Le direttive negoziali erano state impartite con deliberazione della Giunta regionale n. 200 del 13 novembre 2024 e dalle Giunte camerali. Le risorse per la contrattazione erano state stanziate con la legge regionale n. 2/2024. La questione attiene alla verifica dell’attendibilità delle quantificazioni degli impatti finanziari e delle correlate coperture.
La Motivazione della Corte
La Corte richiama l’art. 2-bis del d.P.R. n. 305/1988, introdotto dall’art. 1 del d.lgs. n. 113/2023, in materia di contratti collettivi del personale, e l’art. 47 del d.lgs. n. 165/2001. Il controllo si articola su due piani: la compatibilità finanziaria con le leggi di bilancio regionali e le risorse ripartite, e la compatibilità economica rispetto all’andamento dei prezzi.

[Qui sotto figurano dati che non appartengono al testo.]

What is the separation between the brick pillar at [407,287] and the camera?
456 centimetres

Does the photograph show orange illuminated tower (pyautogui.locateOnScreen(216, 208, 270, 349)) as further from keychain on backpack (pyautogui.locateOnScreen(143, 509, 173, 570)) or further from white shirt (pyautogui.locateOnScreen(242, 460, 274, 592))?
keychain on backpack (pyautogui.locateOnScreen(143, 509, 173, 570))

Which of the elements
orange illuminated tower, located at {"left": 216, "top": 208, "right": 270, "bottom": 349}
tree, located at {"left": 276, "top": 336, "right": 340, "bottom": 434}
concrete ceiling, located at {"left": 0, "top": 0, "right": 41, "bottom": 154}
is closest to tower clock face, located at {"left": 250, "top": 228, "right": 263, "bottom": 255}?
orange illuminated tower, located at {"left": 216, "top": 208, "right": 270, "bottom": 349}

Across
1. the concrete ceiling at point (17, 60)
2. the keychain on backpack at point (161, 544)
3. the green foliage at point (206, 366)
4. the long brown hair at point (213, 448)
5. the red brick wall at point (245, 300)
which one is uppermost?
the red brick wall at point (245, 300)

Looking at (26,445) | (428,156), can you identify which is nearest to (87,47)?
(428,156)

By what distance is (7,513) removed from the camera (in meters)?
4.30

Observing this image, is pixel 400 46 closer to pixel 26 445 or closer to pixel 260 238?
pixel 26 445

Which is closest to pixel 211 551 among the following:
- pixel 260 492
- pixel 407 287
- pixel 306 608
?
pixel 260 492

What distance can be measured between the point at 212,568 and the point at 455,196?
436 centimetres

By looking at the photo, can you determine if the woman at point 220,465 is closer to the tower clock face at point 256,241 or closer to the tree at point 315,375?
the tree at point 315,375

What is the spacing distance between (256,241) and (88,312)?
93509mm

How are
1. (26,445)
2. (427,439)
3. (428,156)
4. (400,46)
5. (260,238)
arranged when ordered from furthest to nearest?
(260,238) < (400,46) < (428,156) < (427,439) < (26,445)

Sul piano finanziario, la Corte esamina le risorse stanziate. Per la Regione ammontano a 34.000,00 euro nel 2022, 60.000,00 euro nel 2023 e 73.000,00 euro nel 2024, a fronte di impieghi inferiori, con un avanzo complessivo di 7.358,19 euro. Per la CCIATA di Trento le risorse superano gli impieghi; per la CCIATA di Bolzano il costo del contratto, nel biennio 2022-2023, eccede le risorse stanziate, ma tale disavanzo — secondo la Corte — non incide sulla compatibilità complessiva del rinnovo 2022-2024.
La Corte applica il criterio dell’art. 7, comma 5, legge regionale n. 3/2000, calcolando la consistenza del personale in servizio al 31 dicembre dell’anno che precede la decorrenza economica. Per la Regione rilevano 5 unità equivalenti al 31 dicembre 2021; per gli enti camerali si considera il numero effettivo di unità per ciascuna annualità.
Sul piano economico, il raffronto tra la dinamica retributiva e l’indice IPCA evidenzia nel biennio 2022-2023 una perdita del potere di acquisto pari a 13,50 punti percentuali, cui si somma l’indice previsionale 2024 dell’1,90%. L’aumento a regime riguarda lo stipendio tabellare incrementato delle percentuali del 5,50% per il 2022, 9,75% per il 2023 e 10,70% per il 2024.
La Corte formula osservazioni per il futuro: i costi e le coperture devono trovare puntuale evidenza nella relazione tecnica predisposta da APRAN, e le risorse accantonate devono essere analiticamente desumibili dai documenti ufficiali di bilancio. Nel complesso i costi non eccedono il plafond disponibile, come confermato dagli organi di revisione, e gli incrementi risultano compatibili. La Sezione dispone quindi la certificazione positiva e la trasmissione della deliberazione agli enti interessati.